Genome modifying technology would also need to focus on deleting some of the triple helixes
that compose MBLs (Parham, 2005), while ensuring that the MBLs would still retain their
function.
The nanorobot that will be inserted into the bloodstream as the dialysis process comes to
an end will also need significant technological advancement. Although nanorobots exist today,
most are primitive, and cannot conduct effective scans for pathogen levels in the bloodstream in
vivo (Loscrí, Mannara, Aloi and Natalizio, n.d.). The nanorobots chosen for the EMCD must be
constructed with extreme precision, be able to constantly scan the patient’s blood for pathogen
levels, and alert the doctor when the situation becomes critical. In order to construct such robots,
microfiltration and blood scanning technology must be heavily advanced. Specifically, the
technology currently used in complete blood count tests (CBCs) must be shrunken (Figure 5)

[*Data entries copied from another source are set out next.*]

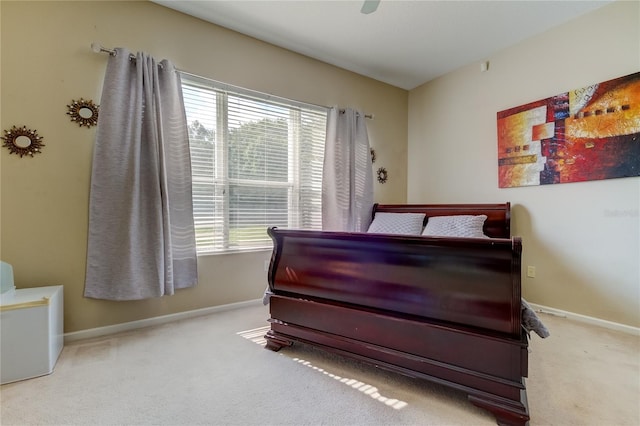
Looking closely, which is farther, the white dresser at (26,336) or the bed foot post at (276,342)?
the bed foot post at (276,342)

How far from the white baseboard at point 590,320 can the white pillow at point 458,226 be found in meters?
0.90

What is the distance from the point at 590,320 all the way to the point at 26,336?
4.15 meters

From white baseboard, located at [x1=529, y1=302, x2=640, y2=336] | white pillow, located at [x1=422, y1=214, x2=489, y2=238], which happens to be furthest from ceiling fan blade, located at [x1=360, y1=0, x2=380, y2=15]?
white baseboard, located at [x1=529, y1=302, x2=640, y2=336]

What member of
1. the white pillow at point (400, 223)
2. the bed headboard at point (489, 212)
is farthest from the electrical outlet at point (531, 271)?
the white pillow at point (400, 223)

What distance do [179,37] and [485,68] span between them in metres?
3.25

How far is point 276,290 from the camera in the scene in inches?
83.7

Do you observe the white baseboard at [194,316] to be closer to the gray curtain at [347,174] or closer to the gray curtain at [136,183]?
the gray curtain at [136,183]

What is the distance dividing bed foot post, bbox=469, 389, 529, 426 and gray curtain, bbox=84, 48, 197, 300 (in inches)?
90.4

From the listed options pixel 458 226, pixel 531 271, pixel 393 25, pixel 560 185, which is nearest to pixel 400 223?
pixel 458 226

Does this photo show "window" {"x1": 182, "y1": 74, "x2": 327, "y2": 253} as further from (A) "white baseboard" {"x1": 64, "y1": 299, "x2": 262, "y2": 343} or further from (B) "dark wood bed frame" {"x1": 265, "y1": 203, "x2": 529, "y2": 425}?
(B) "dark wood bed frame" {"x1": 265, "y1": 203, "x2": 529, "y2": 425}

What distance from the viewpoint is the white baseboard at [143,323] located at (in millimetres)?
2213

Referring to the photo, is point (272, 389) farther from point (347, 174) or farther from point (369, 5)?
point (347, 174)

(Moores, 2012). If the nanorobot observes an elevated amount of white blood cells, it will
contact extra help, as increased white blood cells are a sign of infection. However, that is not the
only route. The nanorobot could also contain an advanced 3D scanner that images and then
records the amount of white blood cells per liter of blood. This scanner could be based off of
current MRI technology, and then minimized. This type of nanorobot would not simply take one
image, but would detect the amount of white “spots” on its images, counting and always
recording the white blood cell count (Murray, 2014).
Design Process
In opposition to the EMCD, there were several preliminary ideas that were systematically
ruled out for practical and scientific reasons. The first idea that was proposed was a device that
would attach to one specific spot on a vein and filter the blood as the blood flowed through that
vein. However, this proposal was eliminated as the device would not be able to find the place at
which it needed to be. Although sepsis, like many other pathogenic diseases, begins in one area,
by the time the disease is discovered, the problem has already spread throughout the entire body
(NIGMS, 2014). The EMCD however, is an extracorporeal device and therefore needs no
specific position inside the body. Also, the EMCD is able to filter through all of the blood so that
all of the pathogens and toxins spread throughout the patient’s body can be extracted.
The next idea was a gel composed of positively and negatively charged magnetic
nanobeads that would be injected into the blood stream and flow throughout the circulatory
system, cleansing the blood and therefore ridding the problem of needing to find its position in
the body. However, this idea posed its own problems. There was no method to extract the
Figure 5
pathogens bound to the magnetic nanobeads or for the gel of collected magnetic nanobeads and
pathogens to travel around the entire circulatory system to filter through all the blood. In contrast,
the EMCD has a perfect solution to this problem as the architecture of the device is designed in a
way in which the magnetic nanobeads bound to the pathogens will be pulled out of the
bloodstream and into the saline channel and ejected out. Because the EMCD is composed of two
fluidic channels running parallel to each other, the nanobeads along with the pathogens may be
extracted from the bloodstream, fully cleansing the blood of toxins and a variety of pathogens.
Another preliminary idea was an artificial spleen to be inserted into the body. However,
the problem that it was near impossible to place the artificial spleen inside the patient’s body
arose. A patient diagnosed with sepsis would be far too weak to handle organ transplant surgery
(U.S. National Library of Medicine, 2014). The EMCD however, needs no surgery for it to cure
the patient of sepsis or of any other critical pathogenic diseases. The EMCD is external and only
requires that the patient be hooked up to it for the patient’s blood to be filtered.
Consequences
An estimated 1.5 million people are affected with HIV/AIDs (WHO, 2015) per year.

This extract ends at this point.